§ EXERCISE REQUIREMENTS
1 > In the economy article, by what percentage did U.S. corporate profits rise from a year earlier?
2 > Shorten the paragraph of the economy article that starts with "The data reinforce the underlying story" into a short list that keeps its main facts.
3 > Reproduce the part of the economy article starting with "The U.S. economy grew" and going on through "Thursday in Washington.".

-- Start EXCERPTED TEXT --

The U.S. economy grew in the fourth quarter at a faster pace than previously reported on higher consumer spending, Commerce Department data showed Thursday in Washington.
Key Points
- Gross domestic product rose at a 2.1 annualized pace (forecast was for 2 percent), revised from 1.9 percent
- Consumer spending, the biggest part of the economy, rose at a 3.5 percent rate, revised from 3 percent; added 2.4 percentage points to growth, revised from 2.05 points
- Corporate profits in the U.S. jumped 9.3 percent from a year earlier, the most since 2012, and rose 0.5 percent from the previous three months, in the first estimate for the fourth quarter
- Trade subtracted 1.82 percentage points from growth, the most since 2004, compared with the prior estimate of a 1.7-point drag, on weaker exports and higher imports
Big Picture
The data reinforce the underlying story of the U.S. economy: the seven-year expansion continues to be led by consumers, who are cushioned by a firm labor market and rising confidence. At the same time, rising corporate profits could provide continued momentum for hiring and support further capital investment. Analysts expect first-quarter growth of about 1.9 percent, while the Trump administration has said its policies will eventually result in a 3 percent pace or greater.

-- End EXCERPTED TEXT --
-- Start RECORDS SUPPLIED --

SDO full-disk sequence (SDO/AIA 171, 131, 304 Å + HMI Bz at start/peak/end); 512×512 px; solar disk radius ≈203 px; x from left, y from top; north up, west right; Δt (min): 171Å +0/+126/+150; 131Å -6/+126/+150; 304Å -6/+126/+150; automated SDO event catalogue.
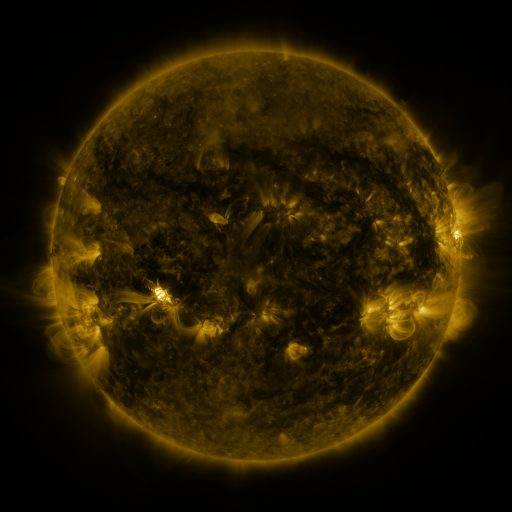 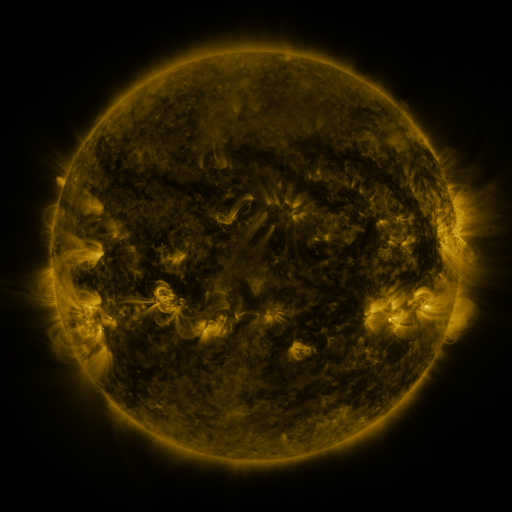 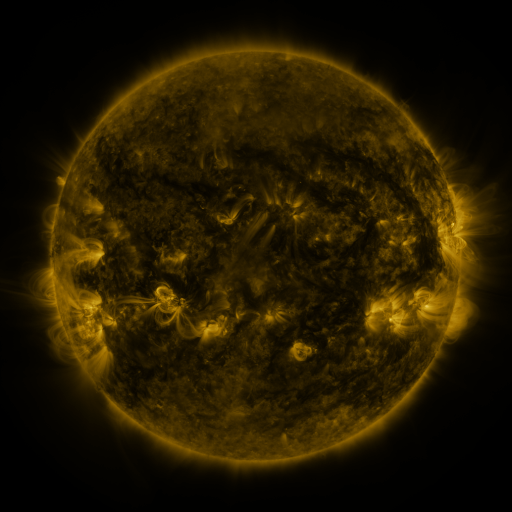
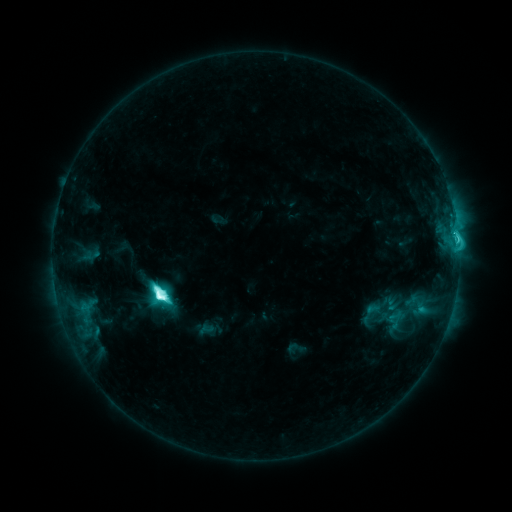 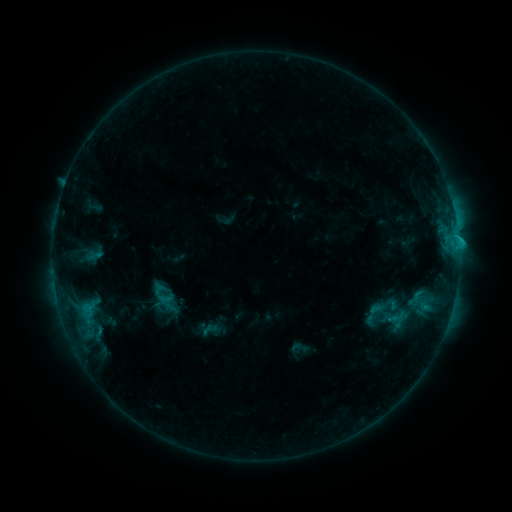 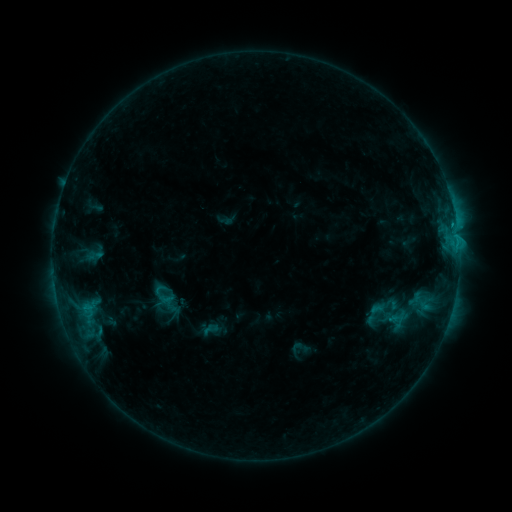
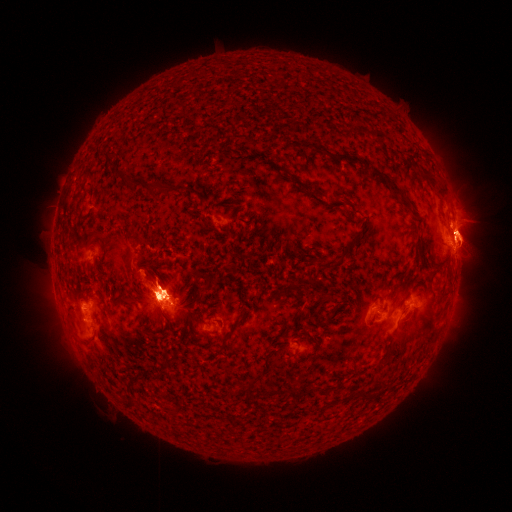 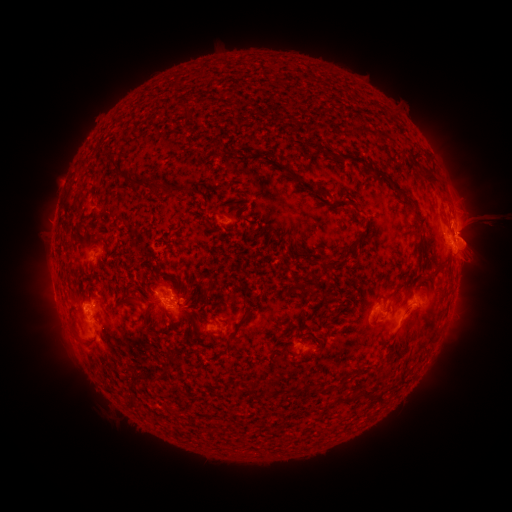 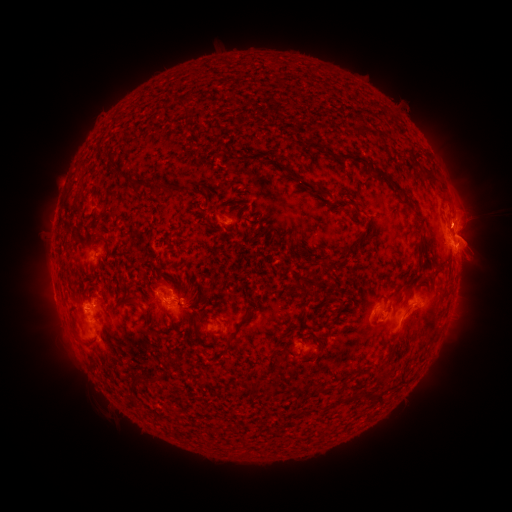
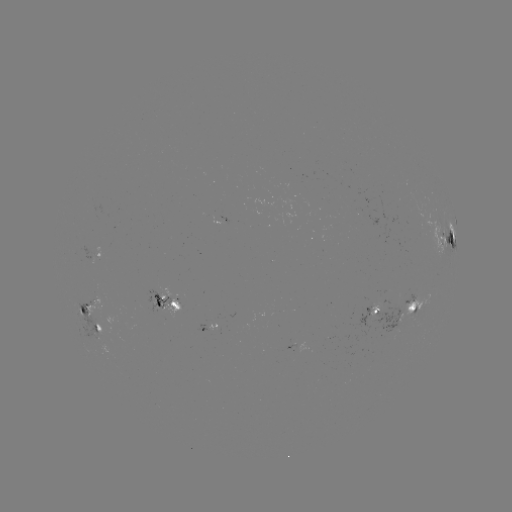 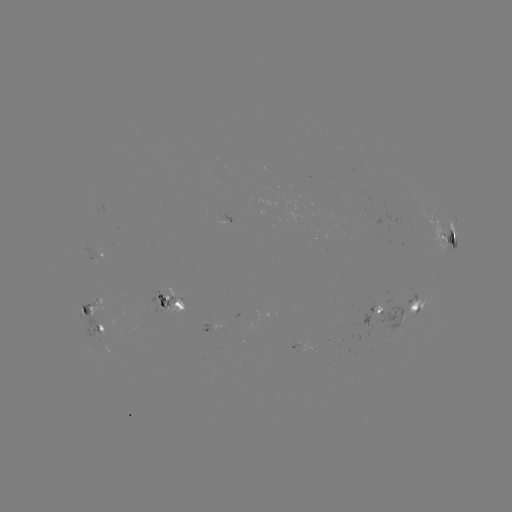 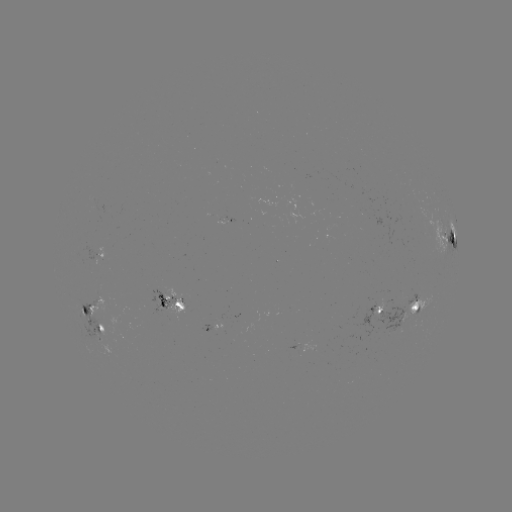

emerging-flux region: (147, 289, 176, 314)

-- End RECORDS SUPPLIED --
-- Start RECORDS SUPPLIED --

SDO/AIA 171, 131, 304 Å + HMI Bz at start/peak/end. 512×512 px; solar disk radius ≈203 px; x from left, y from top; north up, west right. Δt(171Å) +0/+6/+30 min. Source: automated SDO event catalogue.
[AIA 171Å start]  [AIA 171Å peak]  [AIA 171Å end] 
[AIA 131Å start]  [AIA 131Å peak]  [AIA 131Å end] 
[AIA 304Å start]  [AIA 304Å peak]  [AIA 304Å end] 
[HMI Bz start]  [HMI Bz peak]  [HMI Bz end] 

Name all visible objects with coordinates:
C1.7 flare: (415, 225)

-- End RECORDS SUPPLIED --

§ FULL ANSWERS
1 > They jumped 9.3 percent, the most since 2012.

2 >
- Consumers continue to lead the seven-year U.S. expansion, supported by a firm labor market and rising confidence.
- Rising corporate profits could keep hiring going and support more capital investment.
- Analysts expect first-quarter growth of about 1.9 percent.
- The Trump administration says its policies will eventually bring growth of 3 percent or more.

3 >
The U.S. economy grew in the fourth quarter at a faster pace than previously reported on higher consumer spending, Commerce Department data showed Thursday in Washington.